Input records:

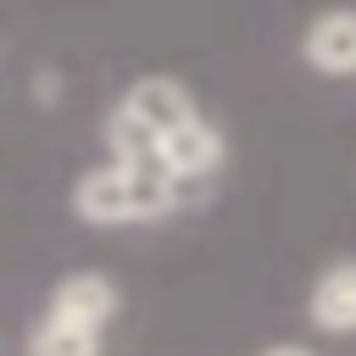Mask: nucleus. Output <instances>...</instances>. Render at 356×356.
<instances>
[{
	"instance_id": "7ed1b4c3",
	"label": "nucleus",
	"mask_w": 356,
	"mask_h": 356,
	"mask_svg": "<svg viewBox=\"0 0 356 356\" xmlns=\"http://www.w3.org/2000/svg\"><path fill=\"white\" fill-rule=\"evenodd\" d=\"M44 317L72 323V328H95V334H100V328L117 317V284L100 278V273H72V278H61V284L50 289Z\"/></svg>"
},
{
	"instance_id": "6e6552de",
	"label": "nucleus",
	"mask_w": 356,
	"mask_h": 356,
	"mask_svg": "<svg viewBox=\"0 0 356 356\" xmlns=\"http://www.w3.org/2000/svg\"><path fill=\"white\" fill-rule=\"evenodd\" d=\"M28 356H100V334L56 323V317H39L33 334H28Z\"/></svg>"
},
{
	"instance_id": "423d86ee",
	"label": "nucleus",
	"mask_w": 356,
	"mask_h": 356,
	"mask_svg": "<svg viewBox=\"0 0 356 356\" xmlns=\"http://www.w3.org/2000/svg\"><path fill=\"white\" fill-rule=\"evenodd\" d=\"M306 312L323 334H356V261L323 267V278L306 295Z\"/></svg>"
},
{
	"instance_id": "f03ea898",
	"label": "nucleus",
	"mask_w": 356,
	"mask_h": 356,
	"mask_svg": "<svg viewBox=\"0 0 356 356\" xmlns=\"http://www.w3.org/2000/svg\"><path fill=\"white\" fill-rule=\"evenodd\" d=\"M222 156H228V145H222V134L195 111L184 128H172L167 139H161V167H167V178L172 184H189V178H211L217 167H222Z\"/></svg>"
},
{
	"instance_id": "20e7f679",
	"label": "nucleus",
	"mask_w": 356,
	"mask_h": 356,
	"mask_svg": "<svg viewBox=\"0 0 356 356\" xmlns=\"http://www.w3.org/2000/svg\"><path fill=\"white\" fill-rule=\"evenodd\" d=\"M300 56H306V67H317L328 78H350L356 72V11L334 6V11L312 17L300 33Z\"/></svg>"
},
{
	"instance_id": "1a4fd4ad",
	"label": "nucleus",
	"mask_w": 356,
	"mask_h": 356,
	"mask_svg": "<svg viewBox=\"0 0 356 356\" xmlns=\"http://www.w3.org/2000/svg\"><path fill=\"white\" fill-rule=\"evenodd\" d=\"M261 356H317V350H306V345H267Z\"/></svg>"
},
{
	"instance_id": "0eeeda50",
	"label": "nucleus",
	"mask_w": 356,
	"mask_h": 356,
	"mask_svg": "<svg viewBox=\"0 0 356 356\" xmlns=\"http://www.w3.org/2000/svg\"><path fill=\"white\" fill-rule=\"evenodd\" d=\"M106 145H111V167L167 178V167H161V139H156L145 122H134L122 106H117V111H111V122H106Z\"/></svg>"
},
{
	"instance_id": "39448f33",
	"label": "nucleus",
	"mask_w": 356,
	"mask_h": 356,
	"mask_svg": "<svg viewBox=\"0 0 356 356\" xmlns=\"http://www.w3.org/2000/svg\"><path fill=\"white\" fill-rule=\"evenodd\" d=\"M122 111H128L134 122H145L156 139H167L172 128H184V122L195 117V100H189V89H184L178 78L150 72V78H134V89L122 95Z\"/></svg>"
},
{
	"instance_id": "f257e3e1",
	"label": "nucleus",
	"mask_w": 356,
	"mask_h": 356,
	"mask_svg": "<svg viewBox=\"0 0 356 356\" xmlns=\"http://www.w3.org/2000/svg\"><path fill=\"white\" fill-rule=\"evenodd\" d=\"M178 206V184L156 172H128V167H95L72 184V211L95 228L117 222H150Z\"/></svg>"
}]
</instances>
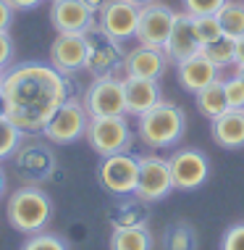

The request:
Gather every line of the records above that contains the string "fill", treating uppercase and lowercase letters as distinct.

Result:
	"mask_svg": "<svg viewBox=\"0 0 356 356\" xmlns=\"http://www.w3.org/2000/svg\"><path fill=\"white\" fill-rule=\"evenodd\" d=\"M44 317L72 323V328H95V334H100V328L117 317V284L100 278V273H72V278H61V284L50 289Z\"/></svg>"
	"mask_svg": "<svg viewBox=\"0 0 356 356\" xmlns=\"http://www.w3.org/2000/svg\"><path fill=\"white\" fill-rule=\"evenodd\" d=\"M28 356H100V334L56 323V317H39L33 334H28Z\"/></svg>"
	"mask_svg": "<svg viewBox=\"0 0 356 356\" xmlns=\"http://www.w3.org/2000/svg\"><path fill=\"white\" fill-rule=\"evenodd\" d=\"M306 312L323 334H356V261L323 267V278L306 295Z\"/></svg>"
	"mask_svg": "<svg viewBox=\"0 0 356 356\" xmlns=\"http://www.w3.org/2000/svg\"><path fill=\"white\" fill-rule=\"evenodd\" d=\"M222 156H228V145H222V134L195 111L184 128H172L167 139H161V167H167V178L172 184H189V178H211L217 167H222Z\"/></svg>"
	"mask_svg": "<svg viewBox=\"0 0 356 356\" xmlns=\"http://www.w3.org/2000/svg\"><path fill=\"white\" fill-rule=\"evenodd\" d=\"M300 56H306V67H317L328 78H350L356 72V11L334 6V11L312 17L300 33Z\"/></svg>"
	"mask_svg": "<svg viewBox=\"0 0 356 356\" xmlns=\"http://www.w3.org/2000/svg\"><path fill=\"white\" fill-rule=\"evenodd\" d=\"M261 356H317V350H306V345H267Z\"/></svg>"
	"mask_svg": "<svg viewBox=\"0 0 356 356\" xmlns=\"http://www.w3.org/2000/svg\"><path fill=\"white\" fill-rule=\"evenodd\" d=\"M106 145H111V167L167 178V167H161V139H156L145 122H134L122 106H117V111H111V122H106Z\"/></svg>"
	"mask_svg": "<svg viewBox=\"0 0 356 356\" xmlns=\"http://www.w3.org/2000/svg\"><path fill=\"white\" fill-rule=\"evenodd\" d=\"M122 111H128L134 122H145L156 139H167L172 128H184V122L195 117V100H189V89H184L178 78L150 72V78H134V89L122 95Z\"/></svg>"
	"mask_svg": "<svg viewBox=\"0 0 356 356\" xmlns=\"http://www.w3.org/2000/svg\"><path fill=\"white\" fill-rule=\"evenodd\" d=\"M178 206V184L156 172H128V167H95L72 184V211L95 228L117 222H150Z\"/></svg>"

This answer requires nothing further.